Up to the early 1930s, the area to the south and south-west of Karol Bagh was not urbanised. All this changed in 1934, when a major earthquake hit parts of Nepal and Eastern India. The Imperial Agricultural Research Institute, located at Pusa in Bihar, was severely damaged. The colonial administration decided to relocate the institute to Delhi. In 1936, Pusa Institute (as it was popularly called) was set up outside the urban limits of Delhi, on what used to be prime agricultural land. The road which would provide access to Pusa Institute from the new capital city was built along the southern border of Karol Bagh, and naturally enough named Pusa Road.

During the next two decades, Pusa Road was a destination for the elite mercantile class who didn't went into either Old Delhi or New Delhi. A number of large private residential buildings came up on the road, many of which still exist. These have been described as "desi bungalows", and have a unique niche in the historical and architectural history of the city and they are big, high value properties.

After the independence of India and Partition in 1947, the city was flooded by refugees from what had now become Pakistan. Areas to the south of Pusa Road now began to be urbanised. West of the roundabout, Patel Nagar came up. Further west, Punjabi Bagh and other areas in what is today West Delhi began to be developed. The nature of Pusa Road changed as a consequence. It remains sought-after destination. For some years, until Chanakyapuri was ready for occupancy, Pusa Road was home to some foreign missions in the newly independent country.

In the mid to late 1950s, land on Pusa Road was allotted to a number of hospitals and schools. By 1975, most of them had completed construction, changing the look of the road. A number of institutions which help prepare aspirants for various competitive examinations also came up during this period.

In recent years, Pusa Road has become a very busy road since it forms part of the main corridor linking West Delhi to Connaught Place. The Delhi Urban Art Commission, in a recent report (2018), has taken note of the high volume of traffic at the Pusa Roundabout, especially on the Patel Road - Pusa Road alignment, and proposed major restructuring.

==Junctions==
There are two major junctions.
- From the first, Guru Ravi Das Marg extends northwards into Karol Bagh up to Dev Nagar.
- From the second, Sir Gangaram Hospital Marg goes in a south-westerly direction up to Shankar Road.

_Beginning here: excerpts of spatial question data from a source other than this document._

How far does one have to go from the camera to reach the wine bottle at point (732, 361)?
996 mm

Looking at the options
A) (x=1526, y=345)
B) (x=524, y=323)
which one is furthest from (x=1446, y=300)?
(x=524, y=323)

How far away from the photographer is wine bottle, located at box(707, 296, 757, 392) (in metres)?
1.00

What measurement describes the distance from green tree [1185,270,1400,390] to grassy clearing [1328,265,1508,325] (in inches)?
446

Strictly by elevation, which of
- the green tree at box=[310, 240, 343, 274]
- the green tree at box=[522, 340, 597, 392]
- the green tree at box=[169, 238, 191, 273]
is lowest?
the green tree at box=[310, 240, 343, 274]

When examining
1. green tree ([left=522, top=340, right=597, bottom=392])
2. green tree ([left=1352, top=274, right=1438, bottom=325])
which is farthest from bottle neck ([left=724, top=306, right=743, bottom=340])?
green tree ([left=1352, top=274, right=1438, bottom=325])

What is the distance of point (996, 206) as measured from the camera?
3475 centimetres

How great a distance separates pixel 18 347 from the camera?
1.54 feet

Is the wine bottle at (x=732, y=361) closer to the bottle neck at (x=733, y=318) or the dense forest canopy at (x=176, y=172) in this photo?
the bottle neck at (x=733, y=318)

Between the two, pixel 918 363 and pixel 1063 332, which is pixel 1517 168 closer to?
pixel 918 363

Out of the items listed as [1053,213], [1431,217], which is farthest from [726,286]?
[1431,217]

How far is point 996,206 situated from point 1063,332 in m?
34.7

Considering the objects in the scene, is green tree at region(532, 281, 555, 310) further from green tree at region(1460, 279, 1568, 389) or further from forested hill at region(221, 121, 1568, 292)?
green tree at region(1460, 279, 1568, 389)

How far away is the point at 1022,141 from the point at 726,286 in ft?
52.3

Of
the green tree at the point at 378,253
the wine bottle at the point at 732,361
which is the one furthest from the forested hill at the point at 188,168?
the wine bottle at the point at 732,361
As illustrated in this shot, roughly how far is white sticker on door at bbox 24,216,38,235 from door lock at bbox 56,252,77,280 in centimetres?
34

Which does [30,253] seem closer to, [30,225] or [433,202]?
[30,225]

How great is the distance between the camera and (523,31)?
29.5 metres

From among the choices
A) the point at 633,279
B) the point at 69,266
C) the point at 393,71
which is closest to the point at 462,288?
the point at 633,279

==Important places on the road==

===Educational institutions===
- Springdales School, Pusa Road, is located at the eastern end of the road, at the intersection of Pusa Road and Vandemataram Marg. The school was founded in 1955 and moved to its present location in 1962.
- St. Michael's Senior Secondary School, established in 1980, is located to the west of Springdales School.
- DTEA Senior Secondary School, Pusa Road, founded in 1953, is located to the west of St. Michael's School. It is the second of the DTEA schools.
- Ramjas School, Pusa Road, is located further to the west. It was established by the Ramjas Foundation in 1971.
- IHM pusa, established in 1962,

===Hospitals===
- BLK Super-Speciality Hospital is a 650-bed hospital located at the junction of Pusa Road and Guru Ravi Das Marg. It was inaugurated in January 1959.
- City Hospital is a 120-bed hospital located at the intersection of Pusa Road and Sir Gangaram Hospital Marg.
- Kolmet Hospital is a 39-bed hospital located near Karol Bagh metro station. It was established in 1990.
- Jeewan Nursing Home and Hospital is located on the south side of Pusa Road, near Karol Bagh metro station. It was founded in 1948 and moved to its present location in 1956.

===Commercial Complex===
- Rajendra Place is a multistoreyed commercial complex located on the northern side of Pusa Road.